Y a des enfants qui meurent de faim
Au Bangladesh, en Éthiopie
«Mange ta main, garde l'aut' pour demain»
Quand j'y pense, ça m'coupe l'appétit
Non, Diane, il ne faut pas trop y penser. Jeûner à Arvida ne changera rien à Calcutta. Par contre, se bourrer la face chez Robin des Bois peut faire une (toute petite) différence ici, maintenant. Car les profits qu'engrangera ce «restaurant bienfaiteur» seront versés à diverses organisations caritatives montréalaises (Le Bon Dieu dans la rue et Jeunesse au Soleil, entre autres).
Y en a qui rêvent à d'autres planètes
Y en a qui rêvent d'un monde nouveau
Pas nouveau, peut-être, mais plus meilleur. C'est le cas d'un couple charmant, Judy Servay et Philippe Fehmiu. Elle travaille dans l'ombre, comme productrice (la série Yin Yang, présentée en 2004 à Télé-Québec). Lui ? Tout le monde en a parlé l'automne dernier. Inconnu de quiconque n'écoutait pas MusiquePlus dans les années 90 et TQS dans les années 2000, Philippe s'est alors retrouvé au Point à Radio-Canada, expliquant à Dominique Poirier pourquoi il avait décidé de ne pas animer Loft Story 2 si le doc Mailloux, dont les propos odieux sur l'intelligence des Noirs à TLMEP venaient de créer une commotion, participait comme prévu à l'émission. L'«ultimatum» lancé sur la place publique a défrisé le «mouton noir», qui s'est délesté des deux.
J'achète les journaux à potins
J'sais la vie des vedettes par coeur
Quand y leur arrive des malheurs
On dirait qu'ça nous fait du bien
Libéré de la tâche colossale de se farcir pendant des semaines les échanges fascinants d'une bande d'australopithèques — et d'une somme que certains journaux à potins ont estimée à 100 000 $ —, Philippe a eu le loisir d'insuffler vie à un projet longuement mûri avec sa Judy et leurs amis (producteurs, artistes, animateurs). Ils ont baptisé cette créature Robin des Bois, du nom du gars en collants qui prenait aux riches pour redonner aux pauvres. Les riches, c'est moi, et vous.
On n'est pas v'nus au monde
Pour se r'garder l'nombril
Justement. Elle est là, l'idée originale derrière Robin des Bois: le bénévolat. Sauf quelques tâches bien précises — la gérante, les cuisiniers —, aucun employé n'est rémunéré. Et cet employé, c'est vous ou, dans le cas présent, moi.
J'ai suivi la démarche et me suis inscrit (incognito) sur le site Internet du restaurant, catégorie «service aux tables» (expérience exigée).
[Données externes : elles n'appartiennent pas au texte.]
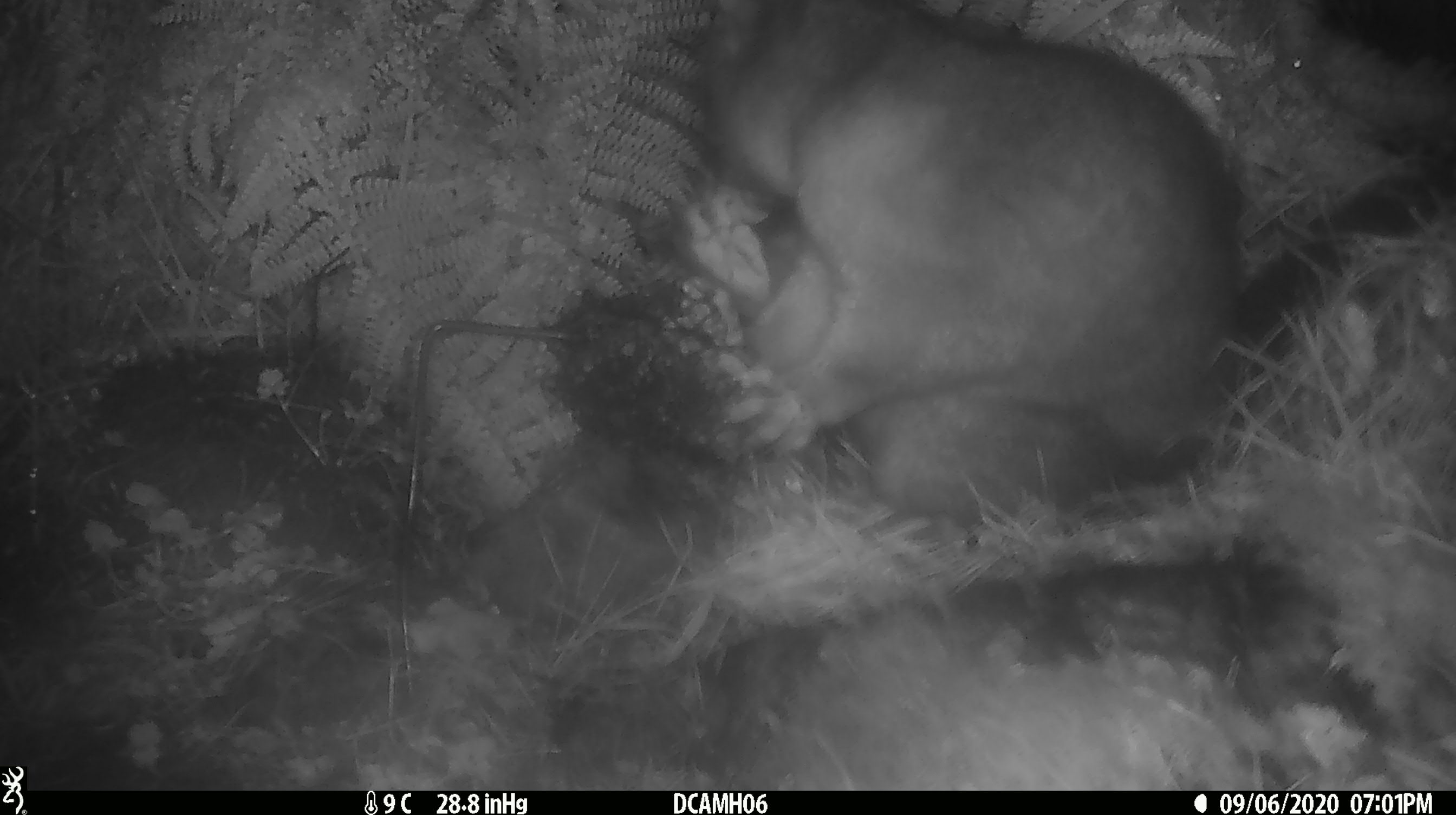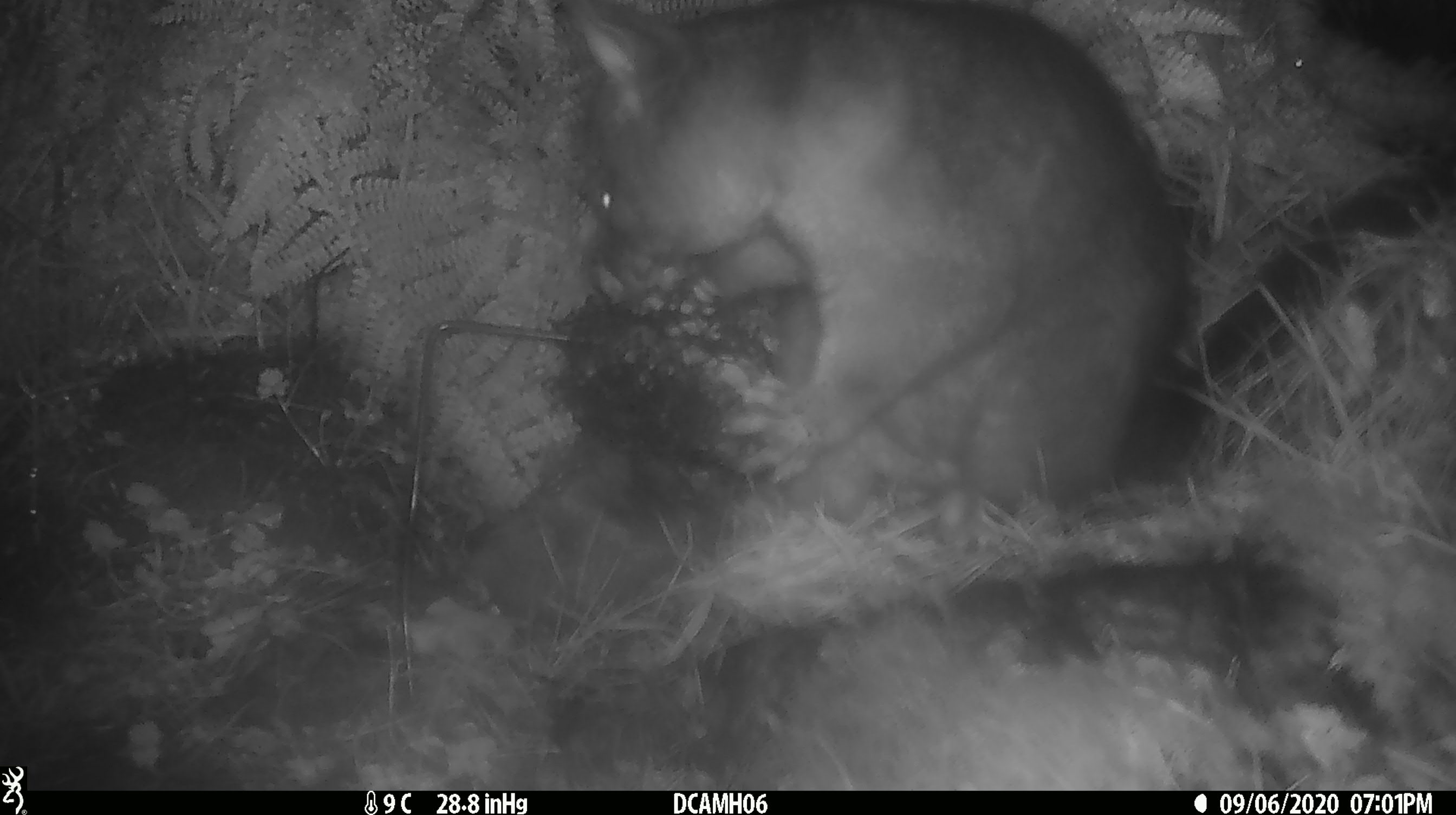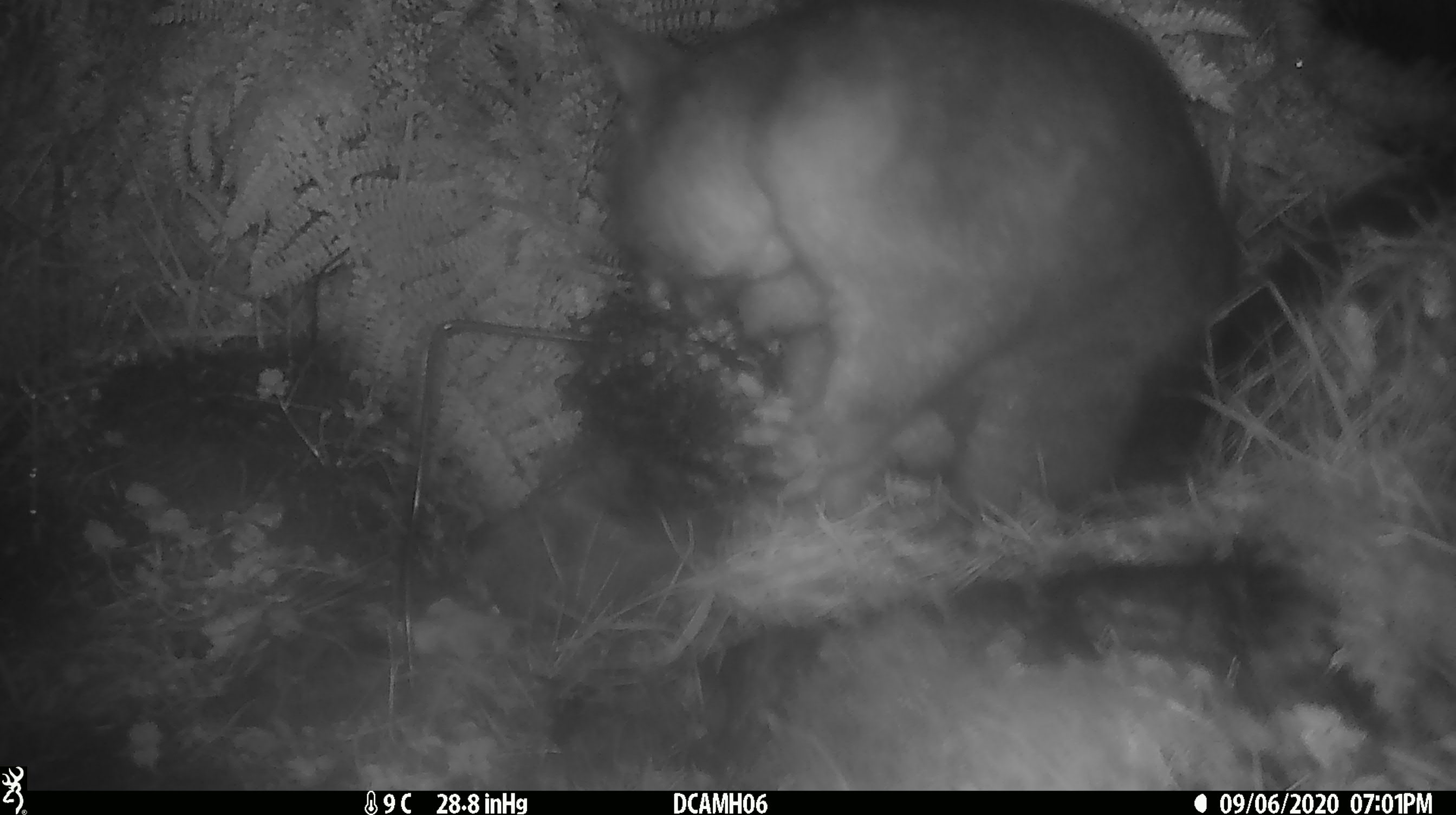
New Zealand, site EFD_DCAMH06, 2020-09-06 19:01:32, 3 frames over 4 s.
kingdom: Animalia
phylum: Chordata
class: Mammalia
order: Diprotodontia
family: Phalangeridae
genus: Trichosurus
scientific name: Trichosurus vulpecula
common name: common brushtail possum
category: possum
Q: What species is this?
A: Possum (common brushtail possum) (Trichosurus vulpecula).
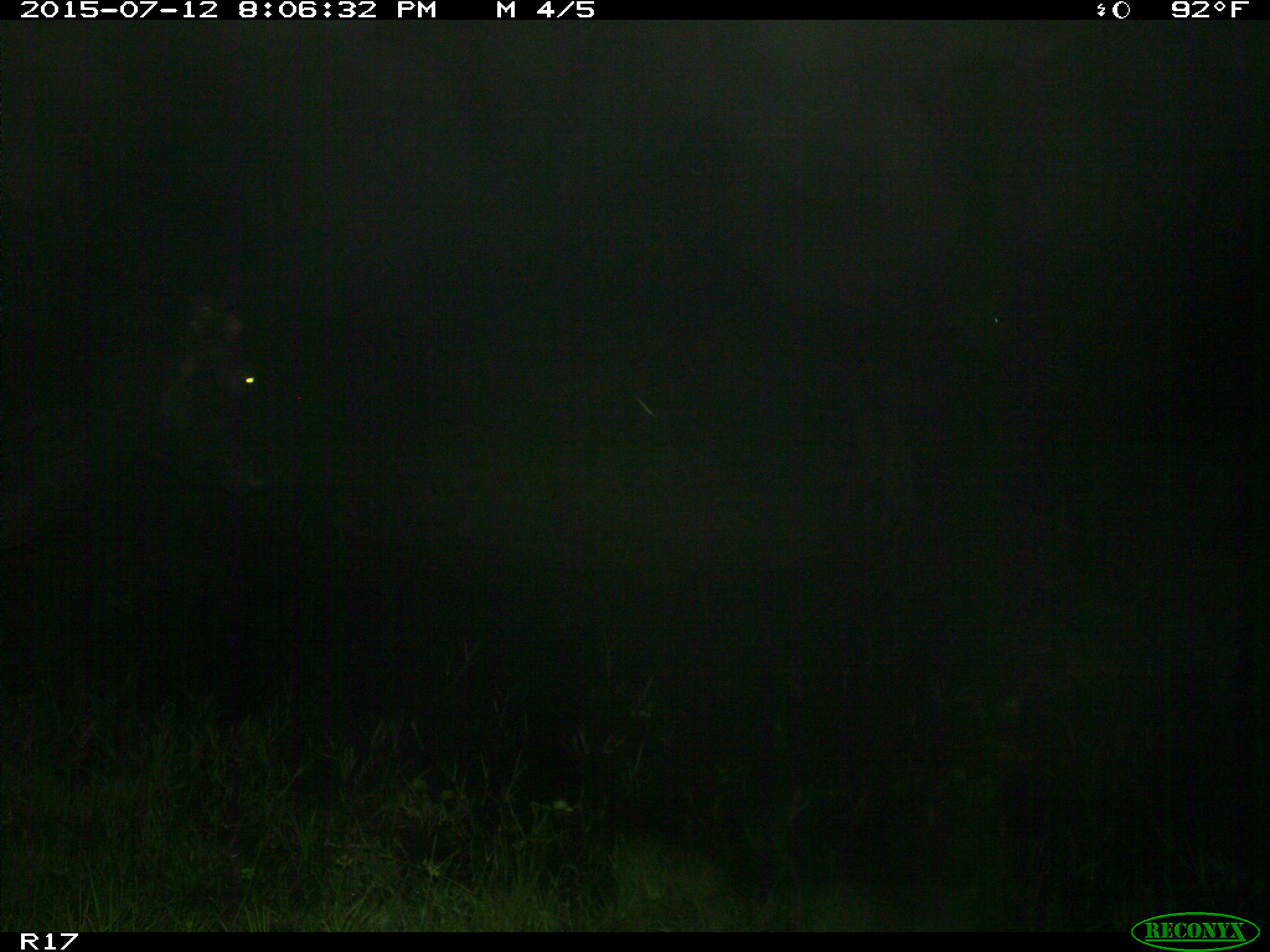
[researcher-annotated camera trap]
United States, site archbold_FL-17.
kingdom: Animalia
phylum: Chordata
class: Mammalia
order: Artiodactyla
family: Bovidae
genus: Bos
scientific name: Bos taurus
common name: domestic cow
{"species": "Bos taurus (domestic cow)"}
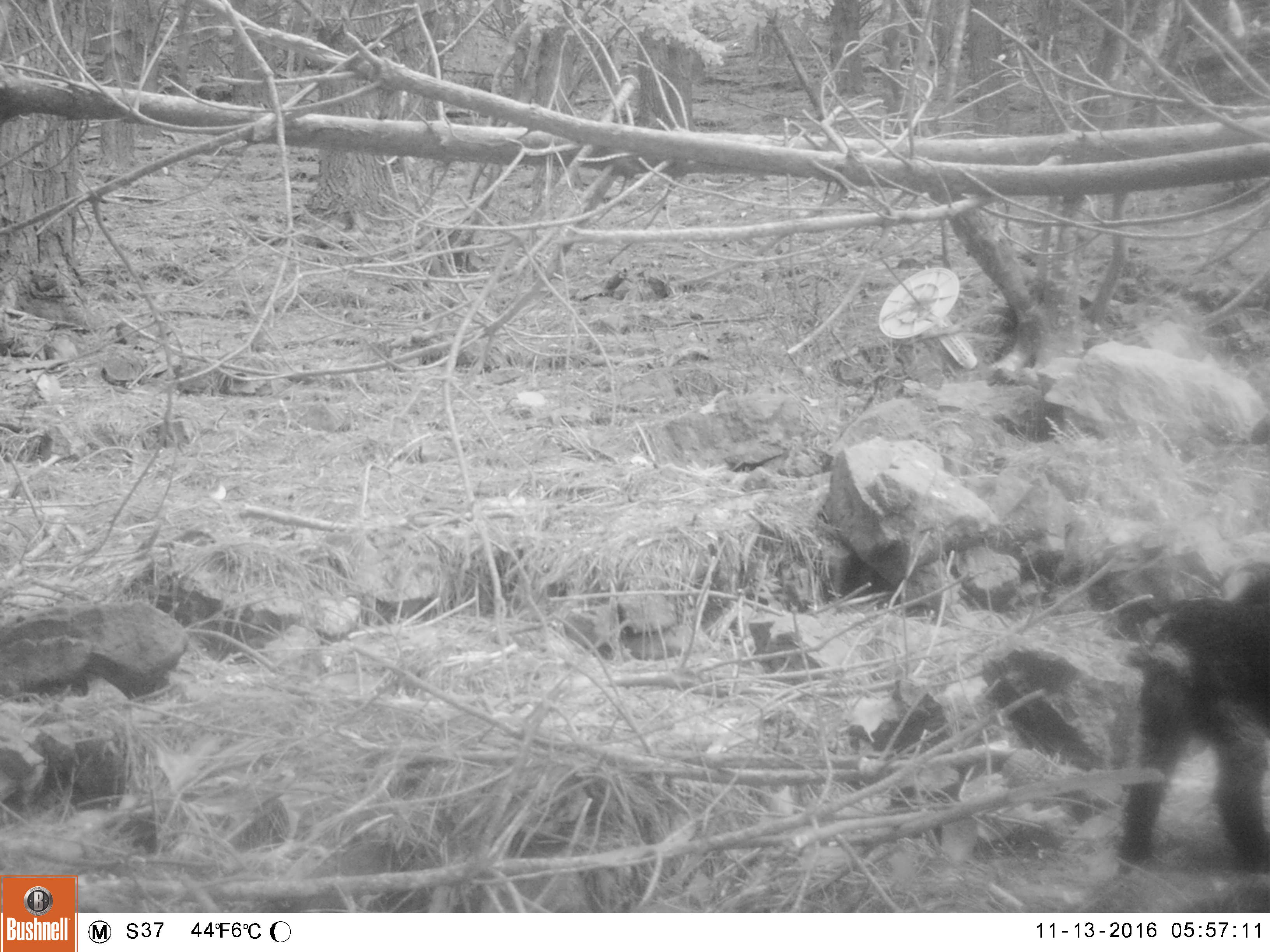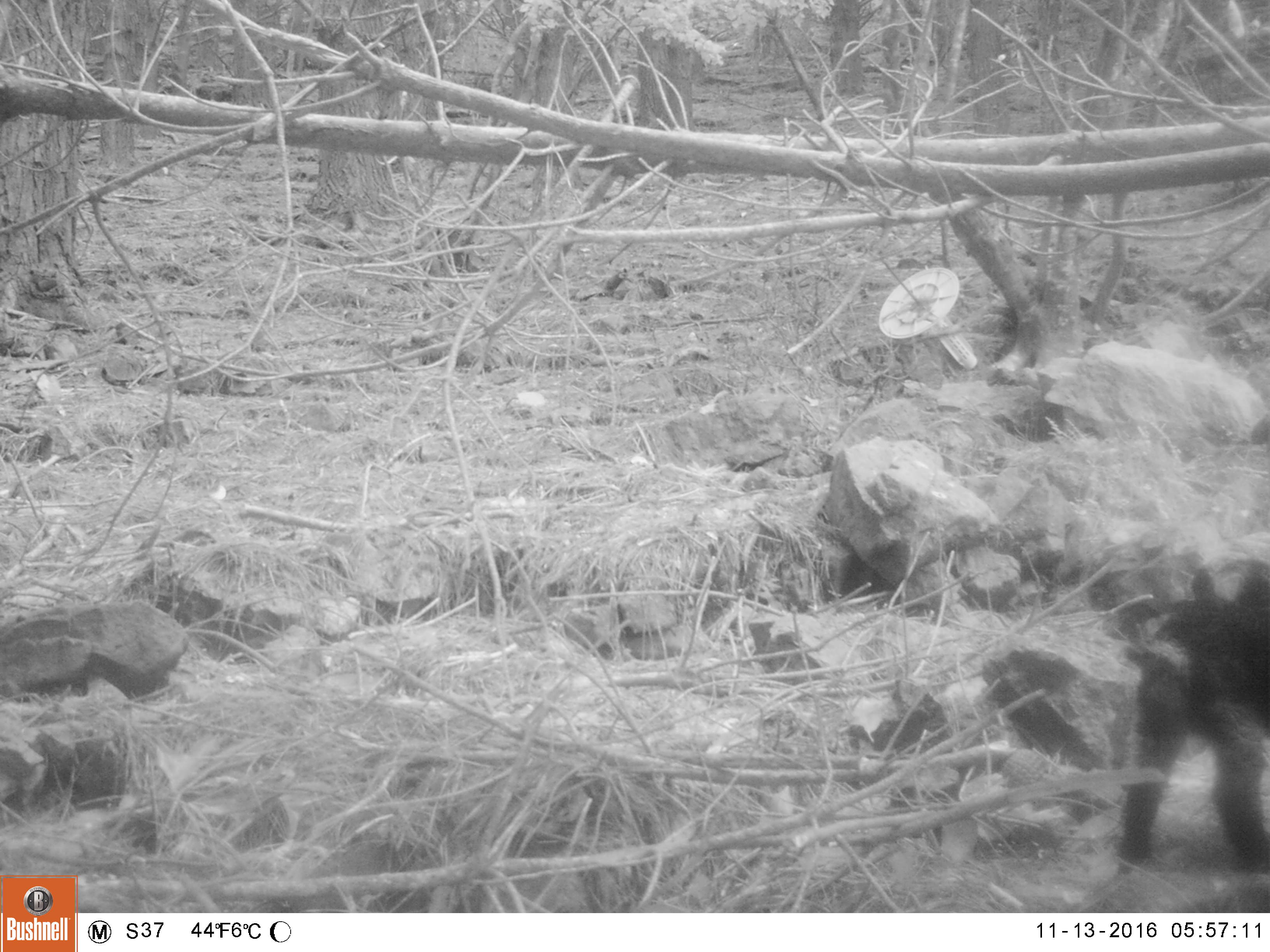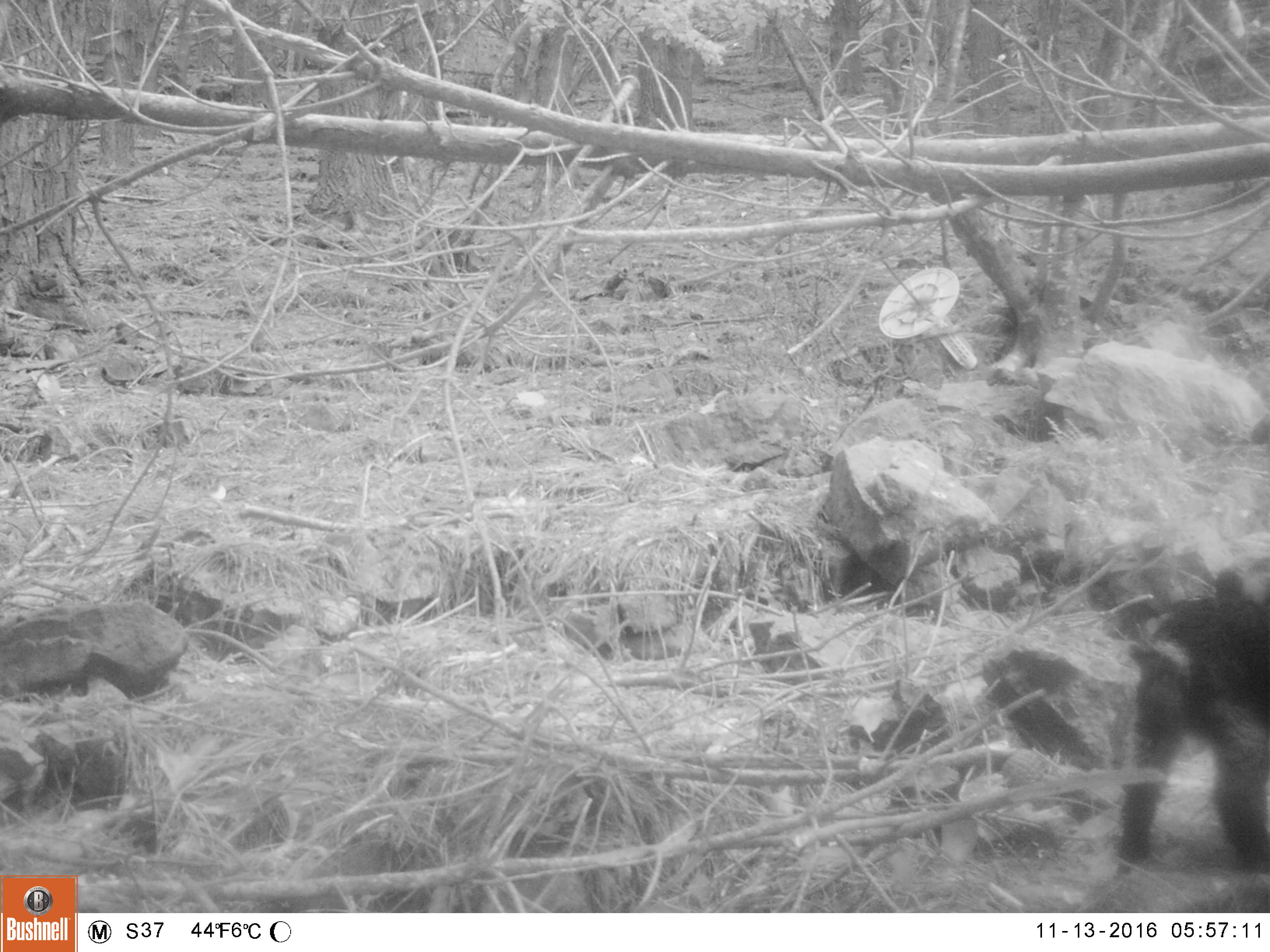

Pour une bonne cause, j'étais prêt à affronter avec le sourire les terribles branchés du boulevard Saint-Laurent.
À 14 h 30, je me suis présenté, la tignasse gominée, tout de noir vêtu et stressé parce qu'un peu rouillé. Oups. Mon nom n'était pas sur la liste à cause du site qui n'est pas au point (voir l'entrevue avec Philippe). Je me suis soudain vu comme un cheveu ondulé à la provenance indéterminée sur la soupe dahl (seule denrée gratuite pour sustenter les bénévoles ; heureusement que la dahl est savoureuse, comme le reste d'ailleurs, car j'y suis retourné, à titre de client cette fois). Le resto étant vide (après le lunch), on m'a gentiment dirigé vers la cuisine, où m'attendaient un tablier blanc et un foulard bariolé. Adieu tignasse et ronds de jambe en salle, bonjour le look Pirate des Caraïbes et vaisselle (sale).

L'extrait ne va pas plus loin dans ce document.